Rationalisation of depots, streamlining haulage and investment in cost-cutting machinery will continue at the British Wool Marketing Board.


The board’s accounts to April 2010 showed a deficit of £105,000 compared with a £669,000 surplus the previous year. This reduced reserves to £1.459m compared with £1.565m.

Wool prices have risen dramatically in the past two years but a smaller sheep flock, the state of the global economy and hefty pension liabilities are some of the challenges faced by the board. Chairman Frank Langrish repeated earlier calls for all wool to be sent to the board so that handling and processing costs could be kept down.

Higher prices saw a total clearance of wool from the 2009 clip, which was 8% down on the previous year. Producers were paid 47.7p/kg compared with 33.2p/kg in 2008.

Expectations for the current year, when the 2010 clip is marketed, are a further increase to 72p/kg, based on an advance of 14p already paid plus a balance of 58p/kg if auction prices to April 2011 hold the levels seen in February, March, April 2010.

A further fall in the clip is expected this year before stabilising next year.

The board will continue to focus on reducing transport costs by introducing more compacting machines and farm presses as well as restructuring haulage arrangements.
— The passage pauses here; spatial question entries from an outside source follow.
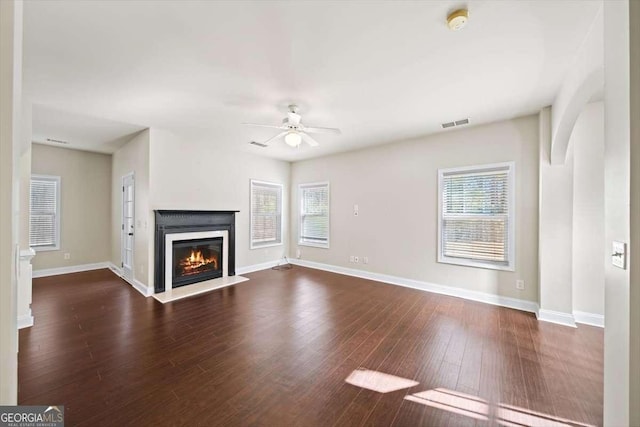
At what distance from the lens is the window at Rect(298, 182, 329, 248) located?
20.0 feet

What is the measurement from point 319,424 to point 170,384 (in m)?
1.26

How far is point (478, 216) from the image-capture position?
3980 mm

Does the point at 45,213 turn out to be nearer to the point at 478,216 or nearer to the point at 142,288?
the point at 142,288

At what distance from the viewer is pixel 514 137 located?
368 centimetres

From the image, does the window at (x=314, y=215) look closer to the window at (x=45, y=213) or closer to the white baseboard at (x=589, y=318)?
the white baseboard at (x=589, y=318)

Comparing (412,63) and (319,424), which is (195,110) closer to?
(412,63)

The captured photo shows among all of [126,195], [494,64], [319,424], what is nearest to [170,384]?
[319,424]

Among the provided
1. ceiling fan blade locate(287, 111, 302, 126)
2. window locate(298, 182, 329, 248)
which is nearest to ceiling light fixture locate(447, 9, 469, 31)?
ceiling fan blade locate(287, 111, 302, 126)

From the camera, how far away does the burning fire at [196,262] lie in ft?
15.6

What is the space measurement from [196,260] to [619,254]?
17.9 feet

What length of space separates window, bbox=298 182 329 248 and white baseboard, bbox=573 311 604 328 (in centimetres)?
424

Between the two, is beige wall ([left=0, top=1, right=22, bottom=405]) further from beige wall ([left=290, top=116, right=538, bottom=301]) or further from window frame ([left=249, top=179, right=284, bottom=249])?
window frame ([left=249, top=179, right=284, bottom=249])

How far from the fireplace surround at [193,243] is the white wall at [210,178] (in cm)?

A new depot has been bought in Bradford and was operational from the beginning of the current season. The board has been granted planning permission to increase warehouse space and to provide sufficient office space to move the head office to this site once the current site is sold.

A summary report warns that the board will have to pay substantially higher pension contributions to eliminate a pension funding deficit. In the year to April 2010, it paid an additional deficit pension contribution of £1.2m into its pension fund.